Whereas before virtual meetings were an option, it is now the default. Even service industries now approach prospects virtually before creating opportunities for additional engagements.
The Workplace of the Future seems to always be a topical conversation as we engage with concepts like the metaverse, hybridity and digital watercooler moments. How do you think scheduling and instant meetings can influence this?
I think if organizations make use of scheduling software to conduct watercooler moments that they’re probably very bad at communicating. For external use, sure, but there should be a more natural and spontaneous way to have these interactions via Teams and Slack for example.

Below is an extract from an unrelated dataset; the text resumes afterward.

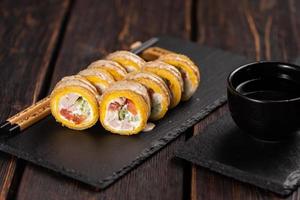 rolo com sushi de peixe com pauzinhos - conceito de comida japonesa asiática foto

In the virtual workplace we are getting very used to jumping on instant calls. Could this become the norm with people outside your organization and what would some of the challenges be of a Meet Now paradigm that has more similarity with a phone call than a scheduling infrastructure?
Before the widespread adoption of scheduling software, the main way to contact an organization was by phone call, but this did not necessarily mean it was instant. Sometimes you would be routed through a call center, a switchboard or you would have to attempt contact a few times before getting through.
Now, scheduling and instant meetings work in tandem. By utilizing both and knowing when to action either you give people options and increase your opportunities for engagement.
How would you define instant meetings and what are the most powerful applications of it?
Instant meetings are relatively new and underutilized at present. I think contact centers are more prevalent than instant meetings at this point. In our context, instant meetings are engagements that can be initiated instantly via your booking page or after a series of questions you pose for routing purposes.
Today, people are not willing to wait so it is advantageous to connect at the right time. For some engagements, a buffer can help and scheduling allows for preparation. In most cases now, it is better to reduce waiting and secure opportunities for conversion immediately.
As someone who has helped shape the scheduling narrative, do you think there is a next big thing looming that will bring dramatic change?
As booking pages and calendar invites are now socially acceptable, we see the need for more meetings with more context and more qualification.
Everyone who is in the meeting business has a desire for context so they can maximize conversion. They drive their businesses by talking and engaging so they need to improve both the quality and the quantity of these meetings.
So what you do is you present people with options to engage before they churn and go somewhere else and you qualify them so you can have better meetings with them.
Lastly, give us a hot take on something that you personally find annoying about meetings?
I'm not too fond of unproductive meetings. Especially when I meet people for the first time, I always think that a structured context creation before any meeting (mutual qualification and preparation) could make us all more effective in conducting business.